Supplied passage section start

To more clearly understand the image and avoid over-interpretation, we attempt to apply a fitting procedure to the V² and CP based on disk models that we develop in the next section.

4. Disk model

The main features seen in the images of HR 5999, i.e., a star, a disk, and a lower surface brightness inner region resemble the observed properties of the circumstellar matter around other Herbig Ae stars (e.g., Isella et al. 2008; Eisner et al. 2009; Benisty et al. 2010). To understand the images, we propose a disk model that qualitatively reproduces the observations.

As shown in Figs. A.1, A.2, the squared visibilities smoothly decrease with the baseline length, and reach values of  ~7% (in K) and  ~17% (in H) for the longest baseline. The closure phases (Fig. A.3) are close to zero when measured with short-baseline configurations, and increase up to  ~20° for long-baseline configurations. Both visibilities and closure phases change with the baseline position angle and hour angle of the observations.

Fig. 3 The black curves give the predictions of the two-component disk model for the SED (left), the broad-band visibilities in the K-band (middle) and in the H-band (right). The visibilities predicted by the puffed-up rim model are added (red dashed curves). In both cases, the visibilities curves are shown along two perpendicular baseline position angles, against effective spatial frequency (computed with i = 48° and PA = 135°). See the text for more details on the effective baselines Beff, and note that their values are smaller than the physical baseline lengths given in Figs. A.1 and A.4.

4.1. Spectral energy distribution

Photometric measurements were gathered in the literature (2MASS; Hillenbrand et al. 1992; de Winter et al. 2001), enabling us to construct a SED (Fig. 3, left). Using a Kurucz model for a A5 photosphere at T_eff = 8000 K and A_v = 0.49, we find a stellar contribution to the K and H fluxes of  ~22% and  ~40%, respectively. The adaptive optics study by Stecklum et al. (1995) showed that the flux of the companion, Rossiter 3930, is much smaller than HR 5999 up to NIR wavelengths (i.e., ΔH,K = 3.1, 3.6 mag), and can be neglected in the following.

4.2. Models

A uniform ring?

Supplied passage section end
Supplied material section start

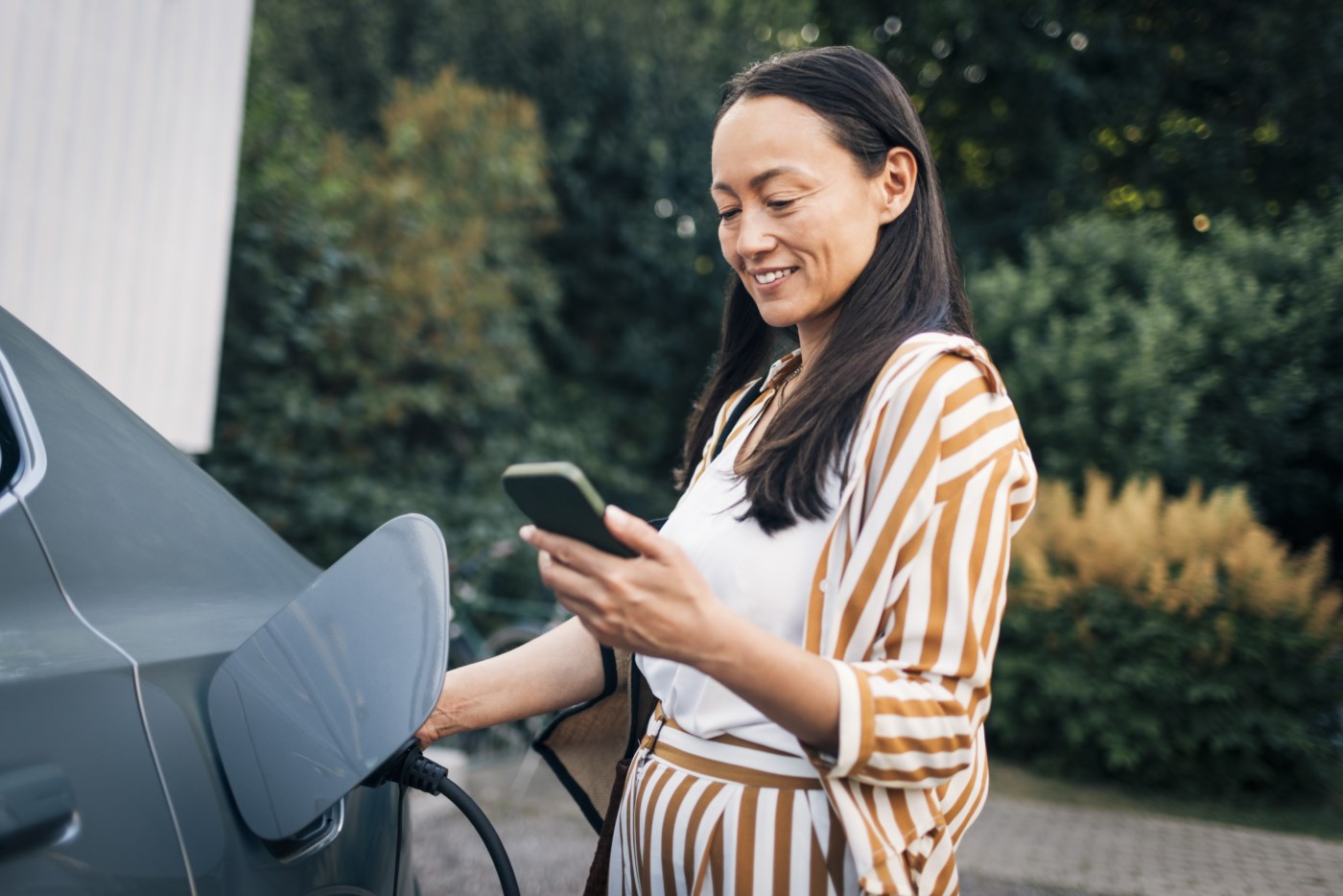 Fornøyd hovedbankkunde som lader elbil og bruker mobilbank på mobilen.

Supplied material section end

▶ _Problems and tasks_
(a) In the HR 5999 passage, rewrite the paragraph beginning "As shown in Figs. A.1, A.2" as a short bulleted list that keeps its main facts.
(b) Decide whether each statement agrees with the HR 5999 passage. Answer yes or no for each, and quote the deciding words.
(i) The photosphere model uses an effective temperature of 8000 K.
(ii) The closure phases are close to zero for long-baseline configurations.
(iii) The flux of the companion Rossiter 3930 must be included in the modeling.
(c) In the HR 5999 passage, what class of stars has circumstellar matter whose observed properties resemble the main features seen in the images of HR 5999?

▶ _Task-by-task answers_
(a)
- The squared visibilities (Figs. A.1, A.2) decrease smoothly with baseline length. At the longest baseline they reach about 7% in K and about 17% in H.
- The closure phases (Fig. A.3) are near zero for short-baseline configurations and rise to about 20° for long-baseline configurations.
- Both visibilities and closure phases vary with the baseline position angle and the hour angle of the observations.

(b)
(i) Yes: "Using a Kurucz model for a A5 photosphere at T_eff = 8000 K and A_v = 0.49"
(ii) No: "close to zero when measured with short-baseline configurations"
(iii) No: "can be neglected in the following"

(c) Other Herbig Ae stars.